■ Supplied text
======
It seems the son is having the priests question the damned dolts' carcasses, and one remembers seeing a man in a guard's uniform.  All well and good, but there was still enough of one whom Stormrider killed to say he was killed by a cat.  Not so clean when the son's so keen.  The most of the be fair baffled at what they have, but the son is putting together too many clues from the muddle you made, clues I know you two didn't leave.  Clues he says he's getting from his father's death curse.  Now say again, what you know of this," Yill demands in a low, harsh voice.  His blue eyes, the sign of an elf born outside the shelter of the forest, doomed to bad luck, pierce through both of you.


----------



## Rybaer (May 17, 2004)

*Torr tries not to wince when he hears how their job is starting to unravel.  At the news that the captain had a ring of curses, he gives a sideways glance at Ralam.*

"I don't know anything about a curse," he says bluntly.  "Can't say I was ever within ten feet of the guy."


----------



## Paxus Asclepius (May 17, 2004)

Gwyn neither eats nor drinks after he is cut off; he takes pleasure in it only when showing off or terrorizing some unfortunate.  He slowly savors the last glass, letting the flames run across his tongue and palate, as he waits.



			
				Isida Kep'Tukari said:
			
		

> "Gwyn, business needs to be attended to.  Tell me, what do you know of the church of Heironeous here in Andeluvay?" it says in a dreary monotone.




"I know that they are meddlesome fools, but occasionally make decent toys.  Why, this fine fellow (glancing downwards at the skin he wears) was once such.  What do you need done, and to whom?"


----------



## Brother Shatterstone (May 18, 2004)

*Loviana: Half-Nymph/Female (Rogue/Corruptor/Bondblade)*

*Loviana flashes another smile that turns to a complete blush of her face as Orshallan takes and kisses her hand in his noble gesture.*

Giving one more smile she replies eagerly, “Indeed, till tomorrow my high righteous.”

*If not to terribly late, and for one who needs not to rise early in the morning there is probably little chance of it, Loviana will opening take, and even invite anyone who watching over her, a nice walk though the temple and its grounds.*


----------



## linnorm (May 18, 2004)

*Ralam  Human Rogue 5 / Assassin 7*

*At news of the ring of curses Ralam's face contorts with rage and he starts swearing and pacing like a caged leopard.*

"The &*%^# &$^#%@ *$^#^@!  He should have just &^$%&*^ died!  &*#^%$% godlickers, and there *%^&$#^# services."  Ralam stops and turns to Yill, rage still twisting his face, "I've had the curse taken care of.  If the &%^$#@* bi&%$ did her job right it shouldn't be a problem.  What kind of information has the kid gotten from it?"


----------



## Isida Kep'Tukari (May 20, 2004)
======
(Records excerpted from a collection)
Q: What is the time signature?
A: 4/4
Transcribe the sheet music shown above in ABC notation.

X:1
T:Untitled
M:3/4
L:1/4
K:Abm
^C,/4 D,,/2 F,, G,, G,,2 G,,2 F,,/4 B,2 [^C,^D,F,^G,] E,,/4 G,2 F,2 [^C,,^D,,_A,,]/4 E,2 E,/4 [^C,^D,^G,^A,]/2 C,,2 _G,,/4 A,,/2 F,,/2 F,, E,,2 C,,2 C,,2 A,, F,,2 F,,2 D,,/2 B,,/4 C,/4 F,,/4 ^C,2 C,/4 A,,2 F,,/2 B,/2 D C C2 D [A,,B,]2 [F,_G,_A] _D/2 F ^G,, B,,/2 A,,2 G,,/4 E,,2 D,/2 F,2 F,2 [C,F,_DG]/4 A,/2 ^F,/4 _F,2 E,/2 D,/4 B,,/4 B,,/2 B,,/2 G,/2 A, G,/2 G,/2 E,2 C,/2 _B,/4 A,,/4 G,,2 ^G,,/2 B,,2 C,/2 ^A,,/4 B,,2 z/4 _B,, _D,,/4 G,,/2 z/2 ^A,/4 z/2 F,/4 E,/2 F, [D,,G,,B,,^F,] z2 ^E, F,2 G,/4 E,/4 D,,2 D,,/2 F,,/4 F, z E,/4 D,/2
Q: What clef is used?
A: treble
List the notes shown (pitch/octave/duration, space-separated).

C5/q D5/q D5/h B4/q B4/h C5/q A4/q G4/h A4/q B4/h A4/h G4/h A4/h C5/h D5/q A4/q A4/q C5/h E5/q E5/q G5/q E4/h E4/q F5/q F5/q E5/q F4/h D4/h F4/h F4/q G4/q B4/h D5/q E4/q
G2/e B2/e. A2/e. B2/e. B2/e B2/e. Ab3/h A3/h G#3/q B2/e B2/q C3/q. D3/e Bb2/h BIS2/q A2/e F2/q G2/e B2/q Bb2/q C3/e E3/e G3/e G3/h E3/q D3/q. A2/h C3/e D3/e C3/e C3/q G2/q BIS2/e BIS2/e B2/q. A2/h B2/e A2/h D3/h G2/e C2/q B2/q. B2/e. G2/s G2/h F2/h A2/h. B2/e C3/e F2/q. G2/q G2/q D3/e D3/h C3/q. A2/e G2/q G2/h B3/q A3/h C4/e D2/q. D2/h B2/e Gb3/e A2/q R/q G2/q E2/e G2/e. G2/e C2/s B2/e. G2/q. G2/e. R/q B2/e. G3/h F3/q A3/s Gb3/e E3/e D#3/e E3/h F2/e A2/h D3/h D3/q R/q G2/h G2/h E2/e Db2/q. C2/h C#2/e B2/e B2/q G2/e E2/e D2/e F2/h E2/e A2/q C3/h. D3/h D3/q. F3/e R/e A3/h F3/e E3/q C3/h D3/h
======
■ Request A
Retype part of the role-play forum thread word for word, beginning at the words "## Paxus Asclepius" and stopping after the words "a dreary monotone.".
■ Request B
Extend the role-play forum thread past its last line.

■ Task output A
## Paxus Asclepius (May 17, 2004)

Gwyn neither eats nor drinks after he is cut off; he takes pleasure in it only when showing off or terrorizing some unfortunate.  He slowly savors the last glass, letting the flames run across his tongue and palate, as he waits.



			
				Isida Kep'Tukari said:
			
		

> "Gwyn, business needs to be attended to.  Tell me, what do you know of the church of Heironeous here in Andeluvay?" it says in a dreary monotone.

■ Task output B
*Loviana, you walk around the grounds of the church, accompanied by Arnold, the acolyte that helped Orshallan settle you in.  He can tell you about the various places as you walk about.  Not surprisingly, a great deal of the grounds are set up as various places to practice fighting.  There's a jousting court, archery range, and several places for sword, mace, and flail practice.  They even have thier own forge and extensive stables.  Everything is set out very neat and orderly, and kept impeccably neat.*

*But at the far end of the grounds is a small garden, carefully planned out to have several contemplationg glades and the like.  Elegant yellow roses bloom along the climbing roses around the wall, and golden snapdragons line the path.  The place is lit by golden mage-fire set in wrought brass holders along the walls or on posts throughout the garden.  Several places are heavily screened and would make for excellent secluded meeting places.*

*The entire church is surrounded by high walls, surmounted by spikes in the shape of lightning bolts.  The church is very rich, and would make a thief's reputation  if he were able to pull of a job in it.  However, the church would clearly not book any of that tomfoolery.*

*The temple and the buildings attached to it are enormous, and hold hundreds of priests, acolytes, laymen and women, paladins, and other holy warriors.  There's probably effectively a small army in here.  Aside from you an Arnold, several other older priests wander the garden paths.  In the training yards several of the more senior paladins are sparring, and even at this late hour the forge is going strong.  Warriors in chainmail, carrying crossbows, spears, and short swords patrol the grounds.*

*You get some appreciative glances from some of the warriors, but they are fairly discreet about it.  Arnold maintains a position one step behind you and to your right, a position of a bodyguard or chaparone, as to not give anyone the wrong idea.*

*In the garden, one of the old priests nods at you.  He wears an enormous golden holy symbol, looking far too heavy for one of his age and frame, and a soft brown cassok.*

"Lovely evening young miss, lovely evening indeed," he says quietly, nodding and bobbing his head.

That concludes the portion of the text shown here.